Recently I have had the privilege of helping to sort through an ordinary family's collection from several lifetimes. Yes, people died because of the lack of antibiotics. Yes, aren't those drugs a marvel? But the truth is, death is a reality, a very sad part of life, even for those of us in modern society.

Judging from the bottles we found, they were obsessed with a product called Nujol for constipation (my guess is that without it they would avoid making trips to the outhouse at all costs). Sure, there were illiterate people; but in my census research I've been surprised to discover it was less than my expectation. In education we have some literacy issues of a different sort now - two are innumeracy and differential access to computer technology.

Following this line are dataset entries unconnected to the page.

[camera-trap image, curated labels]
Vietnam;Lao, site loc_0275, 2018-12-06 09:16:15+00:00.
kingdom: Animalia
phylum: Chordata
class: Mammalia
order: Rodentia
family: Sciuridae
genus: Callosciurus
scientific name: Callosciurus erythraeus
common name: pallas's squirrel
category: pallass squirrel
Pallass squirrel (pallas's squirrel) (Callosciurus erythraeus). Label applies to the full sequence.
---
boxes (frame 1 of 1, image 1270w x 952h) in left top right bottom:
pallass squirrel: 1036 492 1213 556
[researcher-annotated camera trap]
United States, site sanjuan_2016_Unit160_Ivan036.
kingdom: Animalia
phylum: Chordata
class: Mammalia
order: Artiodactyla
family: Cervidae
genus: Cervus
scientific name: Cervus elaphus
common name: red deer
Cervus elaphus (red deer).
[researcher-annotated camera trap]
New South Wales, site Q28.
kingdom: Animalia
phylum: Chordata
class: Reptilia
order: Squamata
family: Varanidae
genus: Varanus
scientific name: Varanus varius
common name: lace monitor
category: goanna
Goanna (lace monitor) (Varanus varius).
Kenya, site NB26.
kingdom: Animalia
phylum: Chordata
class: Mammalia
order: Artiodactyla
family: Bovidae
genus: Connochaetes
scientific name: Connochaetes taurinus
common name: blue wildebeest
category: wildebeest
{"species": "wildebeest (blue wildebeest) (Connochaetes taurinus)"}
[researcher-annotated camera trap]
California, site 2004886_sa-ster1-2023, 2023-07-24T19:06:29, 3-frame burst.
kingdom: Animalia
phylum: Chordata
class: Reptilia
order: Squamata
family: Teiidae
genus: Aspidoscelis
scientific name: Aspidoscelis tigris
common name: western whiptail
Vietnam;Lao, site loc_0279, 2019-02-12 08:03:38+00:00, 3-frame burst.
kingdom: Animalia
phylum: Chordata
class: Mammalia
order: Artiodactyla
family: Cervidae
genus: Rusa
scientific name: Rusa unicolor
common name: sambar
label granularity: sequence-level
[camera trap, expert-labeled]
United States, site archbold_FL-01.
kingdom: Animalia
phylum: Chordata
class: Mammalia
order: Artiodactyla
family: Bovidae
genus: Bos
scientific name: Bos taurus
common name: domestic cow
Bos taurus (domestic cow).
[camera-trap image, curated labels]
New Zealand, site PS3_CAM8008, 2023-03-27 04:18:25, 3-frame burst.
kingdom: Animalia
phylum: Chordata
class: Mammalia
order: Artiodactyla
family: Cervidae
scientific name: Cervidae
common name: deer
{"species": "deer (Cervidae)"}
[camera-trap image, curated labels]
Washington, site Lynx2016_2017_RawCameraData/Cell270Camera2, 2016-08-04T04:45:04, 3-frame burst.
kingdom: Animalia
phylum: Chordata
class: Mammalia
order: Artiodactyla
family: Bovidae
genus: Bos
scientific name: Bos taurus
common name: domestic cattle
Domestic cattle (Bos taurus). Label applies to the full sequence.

Plain, everyday, uneducated, working class people also read books and actually played music themselves (and they weren't even professional musicians!) - they wrote letters and talked and told stories to each other. They lived real lives, instead of watching people on television live artificial ones.

Now, no question the Internet has advanced communication. I have read somewhere that email has resurrected the lost art of letter writing -- for that alone it is a good thing. The voices of the past tell me so.